С этими словами Павел Игнатьевич забрал у Дюма документы и покинул нашу дружную компанию.
И едва за ним успела закрыться дверь, как Петр Анатольевич вскочил со своей кровати, позабыв про свои раны.
– Вы понимаете, что это значит? – завопил он.
– А вы считаете только себя таким умным? – ответил ему Дюма вопросом на вопрос.
– И все таки, – вмешалась я в их диалог, – я считаю нелишним согласовать наши выводы.
– Так совершенно же очевидно, – расплылся в улыбке Петр Анатольевич, – что все дорожки ведут к тому самому монастырю, что мы почтили вчера своим присутствием, и в котором проживает ныне некто Анастасия Лобанова, в монашестве – сестра Манефа. Если бы нам ее еще и повидать… – неожиданно он остановился на полуслове и посмотрел на Дюма.
– А что? – ответил ему француз в ответ на этот взгляд, – я бы не исключил такого варианта…
– Вы хотите сказать, – вновь нарушила я их tet-a-tet, – что Анастасия Лобанова, сестра Манефа и наша таинственная миледи…
– …одно и то же лицо, – хором закончили мою фразу мужчины.
Взаимопонимание в нашей компании складывалось исключительное.
– Я бы все-таки не торопилась утверждать это столь категорично, – покачала головой я.
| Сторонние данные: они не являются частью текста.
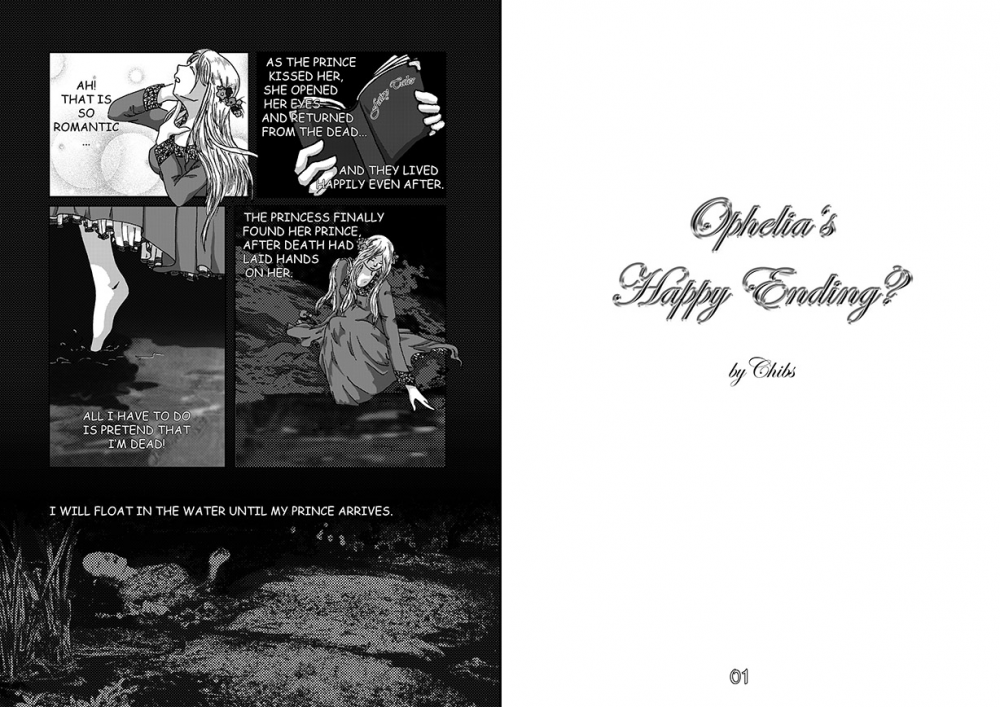 Comic: Ophelia's Happy End? 1
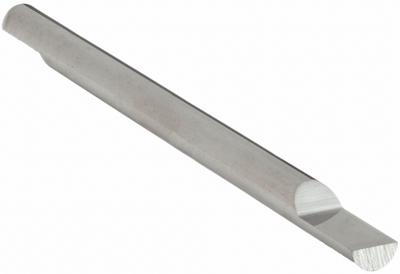 APPROVED VENDOR Engraving Blank: Double End, Carbide, 3/16" Dia, 1/2" Split Lg, 4" OAL - Double-End Carbide Engraving Tool Blanks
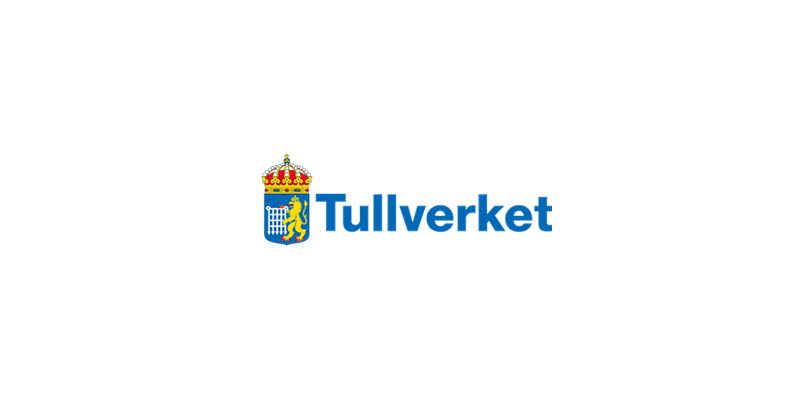 Logotype Tullverket Logotype Tullverket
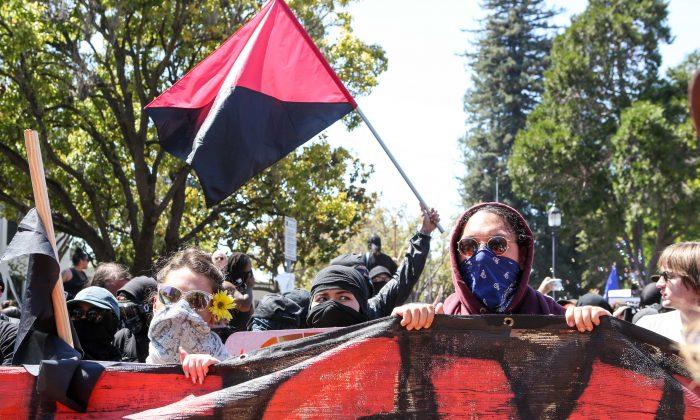 Scuffle at ‘Empathy Tent’ Connected With Antifa Arrests in Berkeley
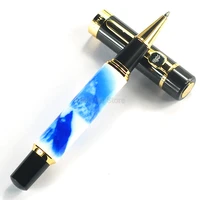 jinhao rollerball pen mount everest painting big size writing gift pen for office home school rollerball pen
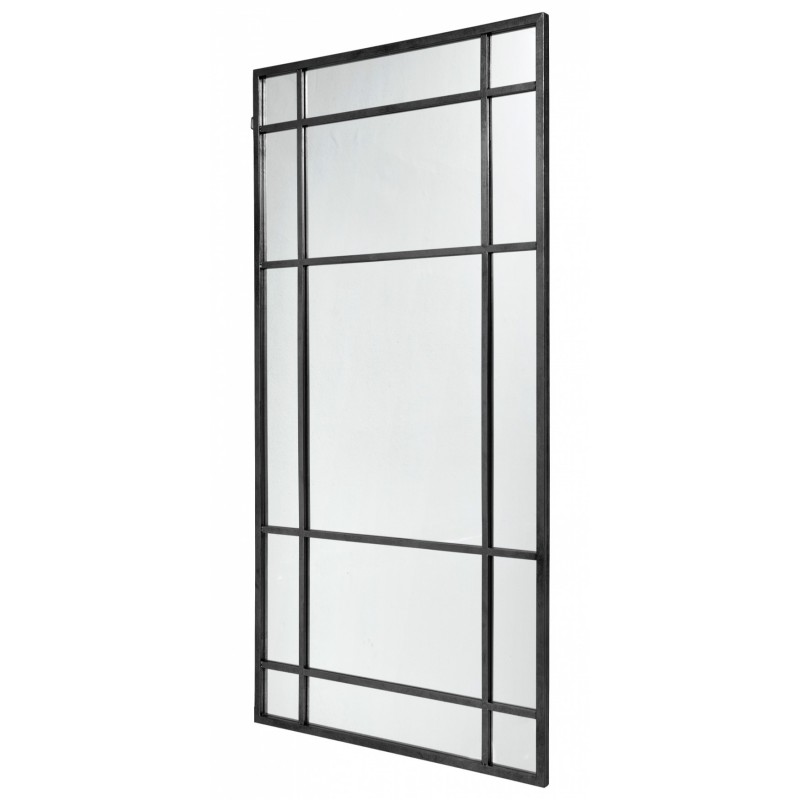LOFT MIRROR IRON BLACK LOFT MIRROR IRON BLACK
– А мы и не торопимся, – согласился с моей точкой зрения Петр Анатольевич и достал из буфета еще одну бутылку коньяка.
– Я пожалуюсь Павлу Игнатьевичу, – неодобрительно покосилась я на него.
– В отличие от вас, Екатерина Алексеевна, главный полицмейстер нашей губернии понимает, что такое мужская солидарность, Так что жалуйтесь на здоровье, – и откупорил бутылку.
– С фармакологической точностью дозировки, – поддержал товарища Дюма.
Оставив их за этим сомнительным занятием, я поспешила к себе домой, предполагая, что сегодня их больше не увижу и рассчитывая за это время как следует отдохнуть и набраться сил. Но надеждам моим сбыться было не суждено.